### Material for this exercise
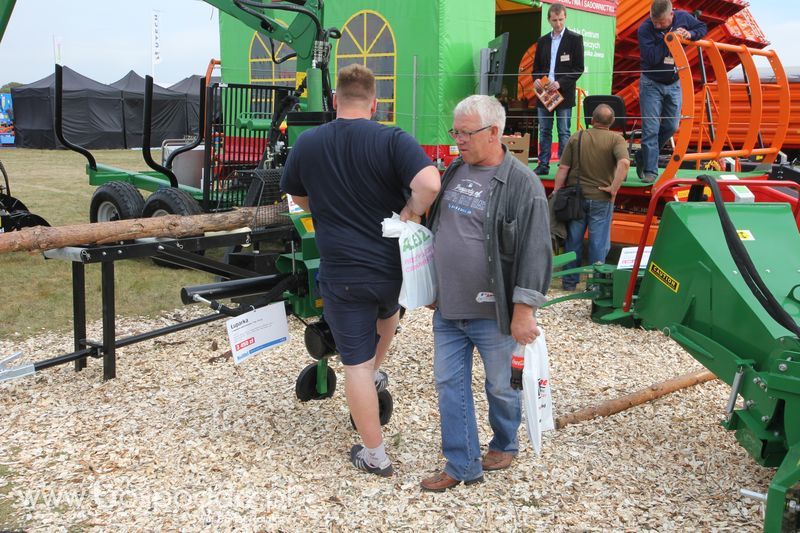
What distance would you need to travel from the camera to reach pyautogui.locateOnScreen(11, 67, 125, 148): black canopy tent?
83.9ft

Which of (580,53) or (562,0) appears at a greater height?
(562,0)

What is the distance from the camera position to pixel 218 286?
3.96 metres

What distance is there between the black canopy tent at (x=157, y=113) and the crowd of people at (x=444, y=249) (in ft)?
81.3

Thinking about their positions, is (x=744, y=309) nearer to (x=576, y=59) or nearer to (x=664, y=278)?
(x=664, y=278)

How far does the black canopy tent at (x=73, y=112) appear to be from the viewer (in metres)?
25.6

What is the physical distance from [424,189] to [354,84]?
1.73ft

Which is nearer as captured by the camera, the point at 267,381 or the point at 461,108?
the point at 461,108

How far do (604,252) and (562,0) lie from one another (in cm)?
482

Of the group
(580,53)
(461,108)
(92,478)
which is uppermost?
(580,53)

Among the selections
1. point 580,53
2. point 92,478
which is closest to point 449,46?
point 580,53

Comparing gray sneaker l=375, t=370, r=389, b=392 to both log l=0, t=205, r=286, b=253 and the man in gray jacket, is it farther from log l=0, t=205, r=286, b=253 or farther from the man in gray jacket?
log l=0, t=205, r=286, b=253

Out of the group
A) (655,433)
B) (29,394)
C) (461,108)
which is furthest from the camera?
(29,394)

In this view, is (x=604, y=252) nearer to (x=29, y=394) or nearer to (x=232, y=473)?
(x=232, y=473)

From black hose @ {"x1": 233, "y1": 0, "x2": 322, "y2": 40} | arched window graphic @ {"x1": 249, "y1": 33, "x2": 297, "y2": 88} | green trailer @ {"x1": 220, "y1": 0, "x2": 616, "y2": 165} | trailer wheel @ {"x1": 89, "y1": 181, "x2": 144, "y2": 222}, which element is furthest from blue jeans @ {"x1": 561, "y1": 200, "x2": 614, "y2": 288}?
arched window graphic @ {"x1": 249, "y1": 33, "x2": 297, "y2": 88}
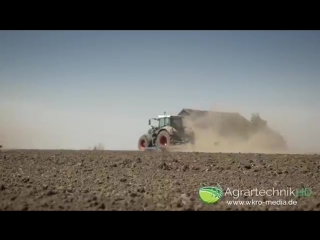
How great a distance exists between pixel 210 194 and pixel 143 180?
950mm

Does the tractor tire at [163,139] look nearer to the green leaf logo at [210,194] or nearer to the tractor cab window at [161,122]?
the tractor cab window at [161,122]

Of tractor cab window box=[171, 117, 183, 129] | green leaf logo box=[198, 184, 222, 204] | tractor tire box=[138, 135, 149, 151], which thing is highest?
tractor cab window box=[171, 117, 183, 129]

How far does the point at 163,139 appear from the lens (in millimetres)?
7992

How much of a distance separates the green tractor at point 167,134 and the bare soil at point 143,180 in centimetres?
174

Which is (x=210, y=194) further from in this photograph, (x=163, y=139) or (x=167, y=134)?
(x=163, y=139)

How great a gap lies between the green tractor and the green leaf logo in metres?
4.02

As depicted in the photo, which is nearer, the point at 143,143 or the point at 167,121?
the point at 167,121

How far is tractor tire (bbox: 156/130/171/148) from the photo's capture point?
7.75 meters

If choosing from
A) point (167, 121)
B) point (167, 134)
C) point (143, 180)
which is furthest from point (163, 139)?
point (143, 180)

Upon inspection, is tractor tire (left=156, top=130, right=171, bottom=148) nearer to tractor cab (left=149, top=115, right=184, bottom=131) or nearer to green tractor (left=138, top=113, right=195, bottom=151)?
green tractor (left=138, top=113, right=195, bottom=151)

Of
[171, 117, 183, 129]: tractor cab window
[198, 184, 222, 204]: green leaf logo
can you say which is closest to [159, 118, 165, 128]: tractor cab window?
[171, 117, 183, 129]: tractor cab window
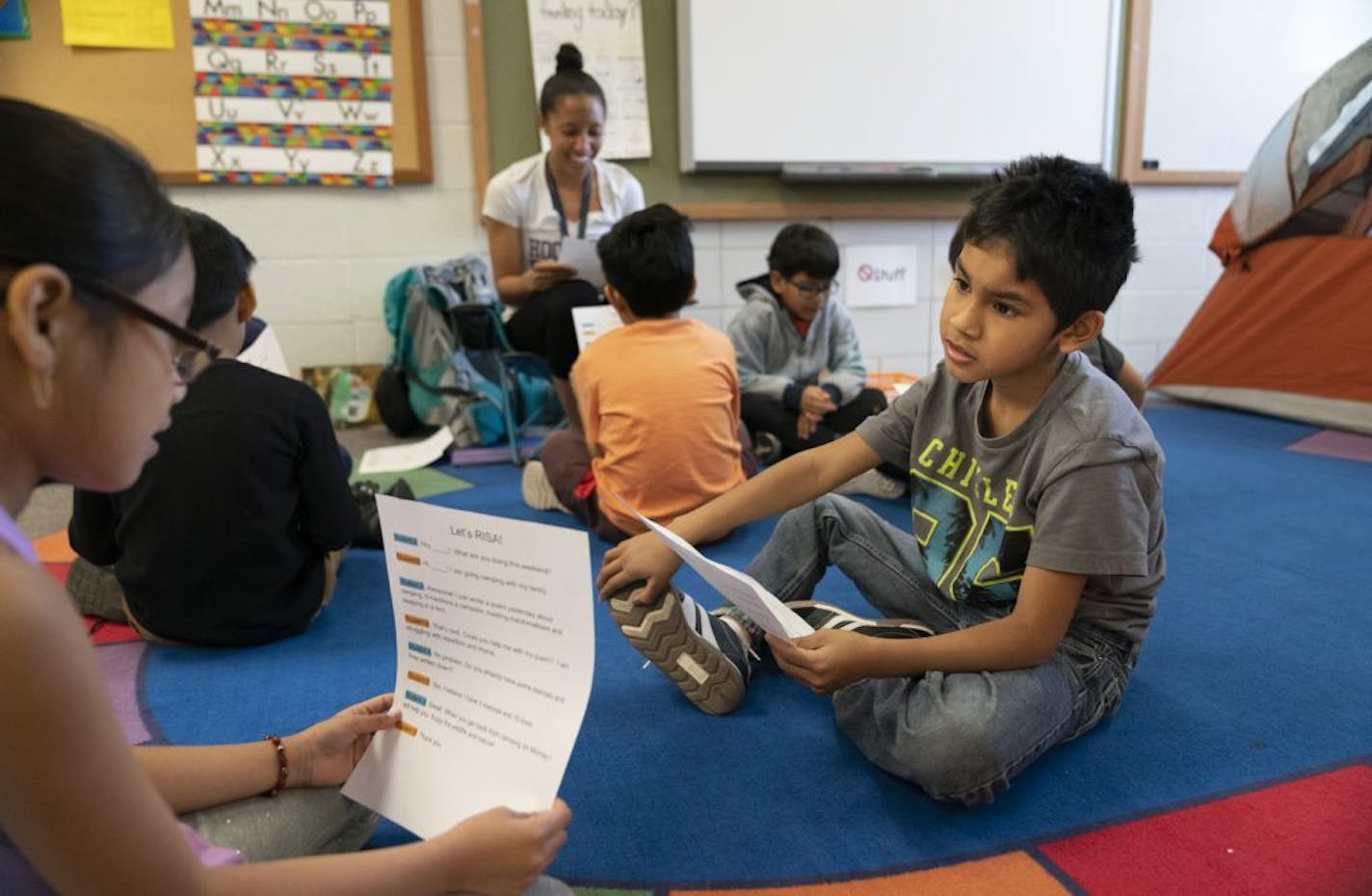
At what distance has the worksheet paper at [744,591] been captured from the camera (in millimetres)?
862

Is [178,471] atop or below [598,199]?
below

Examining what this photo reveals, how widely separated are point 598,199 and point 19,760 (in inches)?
96.2

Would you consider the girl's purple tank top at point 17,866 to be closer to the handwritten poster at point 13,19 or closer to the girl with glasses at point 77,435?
the girl with glasses at point 77,435

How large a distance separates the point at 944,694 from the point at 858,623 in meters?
0.18

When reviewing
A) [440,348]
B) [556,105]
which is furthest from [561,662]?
[440,348]

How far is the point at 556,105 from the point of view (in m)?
2.42

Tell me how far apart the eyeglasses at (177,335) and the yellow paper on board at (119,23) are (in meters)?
2.88

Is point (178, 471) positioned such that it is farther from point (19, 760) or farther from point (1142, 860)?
point (1142, 860)

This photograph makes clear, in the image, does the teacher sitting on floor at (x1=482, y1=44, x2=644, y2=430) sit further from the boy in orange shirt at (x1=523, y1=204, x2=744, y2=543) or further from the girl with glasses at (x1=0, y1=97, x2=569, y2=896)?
the girl with glasses at (x1=0, y1=97, x2=569, y2=896)

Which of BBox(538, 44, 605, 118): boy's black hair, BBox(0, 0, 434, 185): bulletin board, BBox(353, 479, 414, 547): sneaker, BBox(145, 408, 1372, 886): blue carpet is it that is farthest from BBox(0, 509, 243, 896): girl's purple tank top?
BBox(0, 0, 434, 185): bulletin board

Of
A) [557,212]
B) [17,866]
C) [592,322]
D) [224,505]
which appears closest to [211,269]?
[224,505]

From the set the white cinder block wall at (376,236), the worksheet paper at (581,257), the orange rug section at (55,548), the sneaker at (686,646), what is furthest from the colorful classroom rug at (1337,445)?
the orange rug section at (55,548)

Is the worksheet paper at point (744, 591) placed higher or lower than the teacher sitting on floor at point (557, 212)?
lower

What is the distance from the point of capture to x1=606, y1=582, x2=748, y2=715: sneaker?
1.08 meters
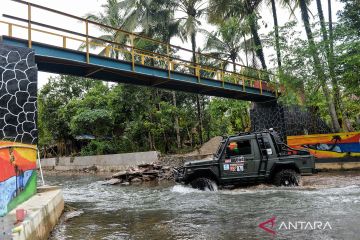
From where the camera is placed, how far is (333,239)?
5.50m

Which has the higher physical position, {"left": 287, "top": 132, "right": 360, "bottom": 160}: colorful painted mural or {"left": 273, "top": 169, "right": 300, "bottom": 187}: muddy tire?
{"left": 287, "top": 132, "right": 360, "bottom": 160}: colorful painted mural

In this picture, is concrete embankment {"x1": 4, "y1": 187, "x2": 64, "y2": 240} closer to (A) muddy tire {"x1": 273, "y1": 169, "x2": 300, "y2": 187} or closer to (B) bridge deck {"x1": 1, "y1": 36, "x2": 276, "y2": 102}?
(B) bridge deck {"x1": 1, "y1": 36, "x2": 276, "y2": 102}

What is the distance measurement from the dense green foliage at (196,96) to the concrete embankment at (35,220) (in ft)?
45.4

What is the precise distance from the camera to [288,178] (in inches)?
451

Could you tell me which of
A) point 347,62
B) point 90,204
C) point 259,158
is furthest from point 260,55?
point 90,204

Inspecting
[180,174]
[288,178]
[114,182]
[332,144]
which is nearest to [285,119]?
[332,144]

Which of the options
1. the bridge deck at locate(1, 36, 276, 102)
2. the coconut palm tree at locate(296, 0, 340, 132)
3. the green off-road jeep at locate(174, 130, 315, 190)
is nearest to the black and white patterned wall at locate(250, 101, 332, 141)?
the bridge deck at locate(1, 36, 276, 102)

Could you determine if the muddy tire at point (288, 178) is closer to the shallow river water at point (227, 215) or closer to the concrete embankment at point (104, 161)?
the shallow river water at point (227, 215)

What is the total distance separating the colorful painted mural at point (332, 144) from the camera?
17609 mm

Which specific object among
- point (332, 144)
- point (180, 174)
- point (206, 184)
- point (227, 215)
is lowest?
point (227, 215)

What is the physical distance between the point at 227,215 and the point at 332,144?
1223 cm

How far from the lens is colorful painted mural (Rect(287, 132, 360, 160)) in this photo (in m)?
17.6

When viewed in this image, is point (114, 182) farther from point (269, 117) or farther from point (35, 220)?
point (35, 220)

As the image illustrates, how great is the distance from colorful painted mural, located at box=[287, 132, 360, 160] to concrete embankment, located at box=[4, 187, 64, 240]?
14417mm
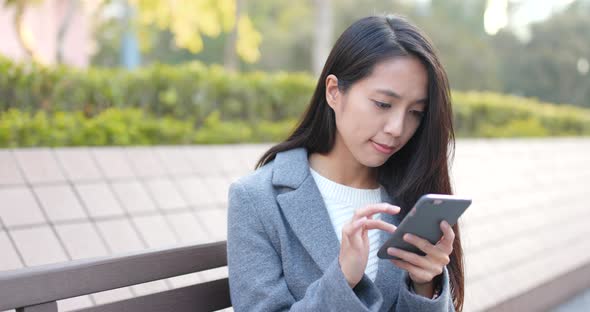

### Do this
Pick out each line in the items above that contains the word "water" and copy it. Case counts.

### Result
Could you determine if the muddy tire at point (288, 178) is closer to the shallow river water at point (227, 215) or closer to the concrete embankment at point (104, 161)?
the shallow river water at point (227, 215)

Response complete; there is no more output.